### [Text block]
——————

Downstream of the burner outlets, the annular combustion volume 15 extends
as far as the turbine inlet. It is bounded by the flame tube 17 both
inside and outside. This flame tube is designed as a self-supporting
structure in the present example. It comprises, in both its inner and
outer rings, a number of longitudinally arranged wall pieces 18 with
tangential overlap gaps 22 (FIG. 2 and 6). These wall pieces, which can be
castings, are curved in the turbine axial direction corresponding to the
course of the combustion volume through which flow is taking place and
extend over the total axial length of the flame tube.
The longitudinal sides 31 (FIGS. 4 and 5) of the wall pieces 18, i.e. both
the leading edges facing towards the collector volume 6 and the cooling
air outlet edges facing towards the combustion volume 15 (FIG. 2) run
parallel to the turbine axis 12. Since the turbine casing is usually split
horizontally for the purpose of removing the single-piece shaft, it is
appropriate to select an even number of wall pieces. By this means, in
each case two locations where the wall pieces overlap and which are spaced
180.degree. apart can be used as a split line. For reasons of symmetry,
the number of wall pieces has here been chosen to be the same as the
number of burners, i.e. 36 pieces (FIG. 2). It is obvious that this
measure is in no way mandatory. Thus, for example, the number of wall
pieces in the inner flame tube ring can be halved relative to that in the
outer flame tube ring. Fundamentally, the number of wall pieces is
determined by the requirement that the cooling air flowing out of the gaps
into the combustion volume must be used as film cooling as efficiently as
possible. This means that the distance between two cooling air gaps in
each case, and therefore the tangential extent of a wall part, is
approximately as large as the effective length of the cooling air film.

——————

### [Dataset content]
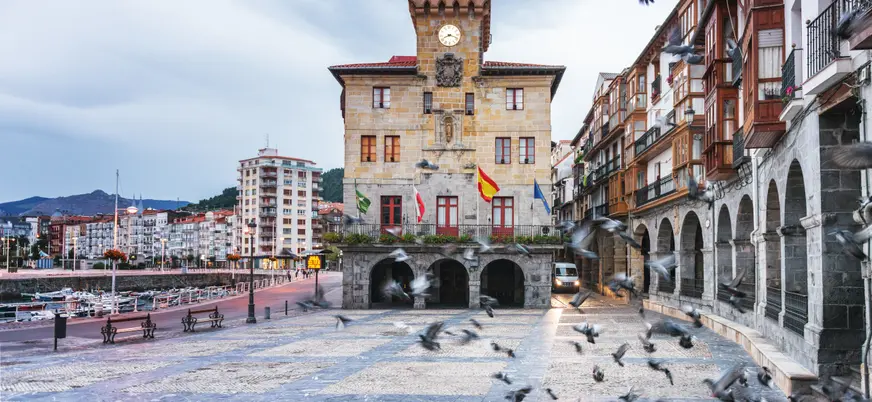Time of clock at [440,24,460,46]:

——————

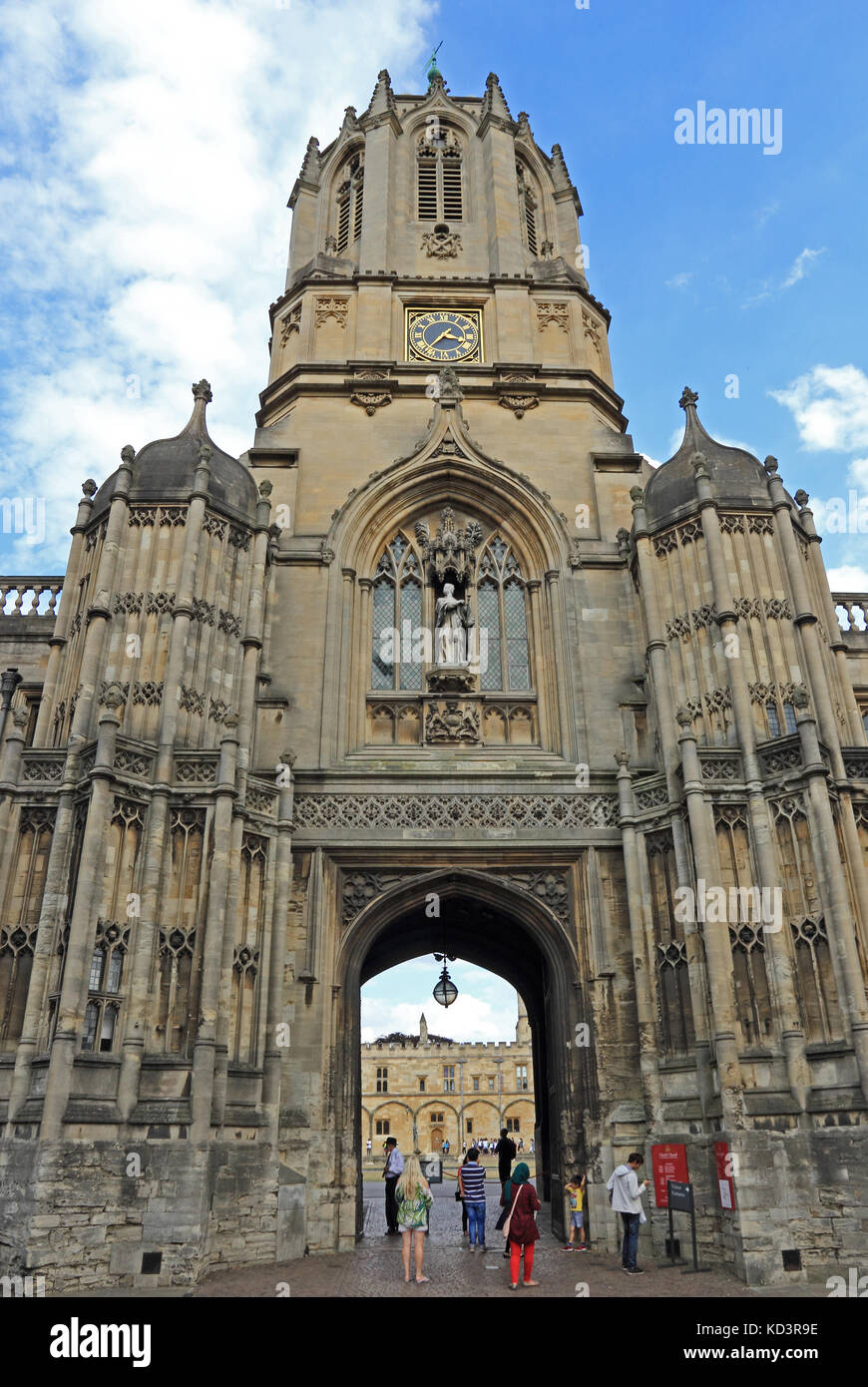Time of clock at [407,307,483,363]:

——————

### [What the exercise asks]
Answer these questions about the flame tube text above:
1. How many wall pieces were chosen in the example?
2. What do the longitudinal sides of the wall pieces run parallel to?
3. The tangential extent of a wall part is approximately as large as what?

### [Solution to this problem]
1. 36
2. The turbine axis
3. The effective length of the cooling air film